What’s the usual pattern?
- Denial. People flocking together because group-think and greed.
(Hyperinflation? You must be mad! Just look at the stock market! Or Bitcoin!) See the Bloomberg and NYT bullshit.
- Bargaining. The realization moment. The moment stuff hits the fan. Starting to happen now.
People finding excuses for how they were FORCED into this (and why they need a bailout/preferential treatment) and/or why it all is not such a bad thing. The usual TINA stuff. See the link to the Bloomberg and NYT drivel.
Extracurricular question: How come oil is still payed for in dollars?
- Anger. Difficult questions are gonna be asked. “Who the fuck let this happen?”
Usually asked by the very same people letting it happen in the first place.
For the definitive answer, we will have to wait to see how the
socialmedia circus is gonna spin this one. They will try to convince you it is some “foreign power” if you are the kind of social sucker that socialbrainwash networks prey on.

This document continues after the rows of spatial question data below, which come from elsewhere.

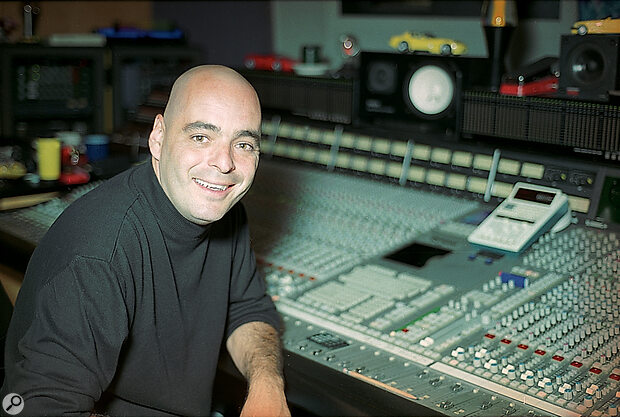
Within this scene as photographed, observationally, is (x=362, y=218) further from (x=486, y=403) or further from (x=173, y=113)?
(x=486, y=403)

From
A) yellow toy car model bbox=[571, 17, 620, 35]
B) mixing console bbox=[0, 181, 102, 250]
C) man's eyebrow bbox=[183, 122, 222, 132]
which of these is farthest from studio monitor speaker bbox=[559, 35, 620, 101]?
mixing console bbox=[0, 181, 102, 250]

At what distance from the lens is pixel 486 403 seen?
1247 mm

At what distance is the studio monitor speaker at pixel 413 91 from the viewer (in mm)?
2246

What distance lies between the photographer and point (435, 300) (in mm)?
1630

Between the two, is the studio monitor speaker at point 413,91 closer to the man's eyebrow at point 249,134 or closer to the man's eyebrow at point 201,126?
the man's eyebrow at point 249,134

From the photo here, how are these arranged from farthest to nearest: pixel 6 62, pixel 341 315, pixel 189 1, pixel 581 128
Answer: pixel 189 1 → pixel 6 62 → pixel 581 128 → pixel 341 315

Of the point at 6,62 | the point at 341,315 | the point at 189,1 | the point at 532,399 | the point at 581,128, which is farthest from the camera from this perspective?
the point at 189,1

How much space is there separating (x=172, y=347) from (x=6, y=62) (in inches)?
88.2

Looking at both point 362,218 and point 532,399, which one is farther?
point 362,218

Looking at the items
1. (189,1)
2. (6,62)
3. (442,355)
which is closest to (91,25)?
(189,1)

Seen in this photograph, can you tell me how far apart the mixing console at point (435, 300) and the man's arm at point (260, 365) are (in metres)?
0.04

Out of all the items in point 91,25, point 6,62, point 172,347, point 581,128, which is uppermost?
point 91,25

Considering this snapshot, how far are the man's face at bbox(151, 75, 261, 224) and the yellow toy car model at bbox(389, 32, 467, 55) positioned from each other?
3.45ft

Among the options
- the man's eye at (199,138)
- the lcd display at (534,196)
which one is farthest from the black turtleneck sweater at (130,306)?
the lcd display at (534,196)
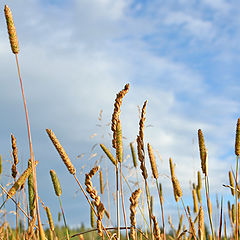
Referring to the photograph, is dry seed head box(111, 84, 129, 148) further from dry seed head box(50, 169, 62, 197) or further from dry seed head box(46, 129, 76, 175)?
dry seed head box(50, 169, 62, 197)

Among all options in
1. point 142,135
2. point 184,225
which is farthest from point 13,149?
point 184,225

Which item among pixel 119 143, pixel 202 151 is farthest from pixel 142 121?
pixel 202 151

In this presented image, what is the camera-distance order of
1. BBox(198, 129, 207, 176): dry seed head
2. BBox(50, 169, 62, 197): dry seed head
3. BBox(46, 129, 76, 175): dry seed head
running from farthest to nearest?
BBox(198, 129, 207, 176): dry seed head < BBox(50, 169, 62, 197): dry seed head < BBox(46, 129, 76, 175): dry seed head

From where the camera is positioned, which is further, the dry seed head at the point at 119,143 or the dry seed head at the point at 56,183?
the dry seed head at the point at 56,183

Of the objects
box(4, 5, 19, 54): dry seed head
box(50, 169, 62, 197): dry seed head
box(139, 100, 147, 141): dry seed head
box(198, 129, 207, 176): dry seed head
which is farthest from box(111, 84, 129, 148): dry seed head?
box(198, 129, 207, 176): dry seed head

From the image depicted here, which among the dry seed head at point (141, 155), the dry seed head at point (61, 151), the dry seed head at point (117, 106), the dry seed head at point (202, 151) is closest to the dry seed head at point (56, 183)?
the dry seed head at point (61, 151)

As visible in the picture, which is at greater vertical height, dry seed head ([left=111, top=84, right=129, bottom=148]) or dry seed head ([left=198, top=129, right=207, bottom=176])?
dry seed head ([left=111, top=84, right=129, bottom=148])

- Depression. The amplitude of this phase is directly proportional to the amount of previous over-monetization. Expect a visit from the nice people of the IMF to help you out of your troubles.
This time will be just like last time or the time before that.
Oh wait, there is a difference, this time will be bigger and better!
“It is not a currency. It is not a unit of account, it is not a means of payment, it is not a stable store of value. Secondly, it is not even an asset. There is no income. There is no use. There is no utility. The only thing is a speculative, self-fulfilling kind of rise, and that rise is driven totally by manipulation. — Roubini
NOW – Dollars in circulation (M1)
THEN – Silver content of a Roman Denarius
Silver content plummeted across the lifespan of the denarius. Under the Roman Empire (after Nero) the denarius contained approximately 50 grains, 3.24 grams, or 1⁄10 (0.105ozt) troy ounce. The fineness of the silver content varied with political and economic circumstances. From a purity of greater than 90% silver in the 1st century AD, the denarius fell to under 60% purity by AD 200, and plummeted to 5% purity by AD 300. By the reign of Gallienus, the antoninianus was a copper coin with a thin silver wash.
Remember, after the Roman Empire dissolved it was replaced with tribalism, superstition and the christian cult of fear!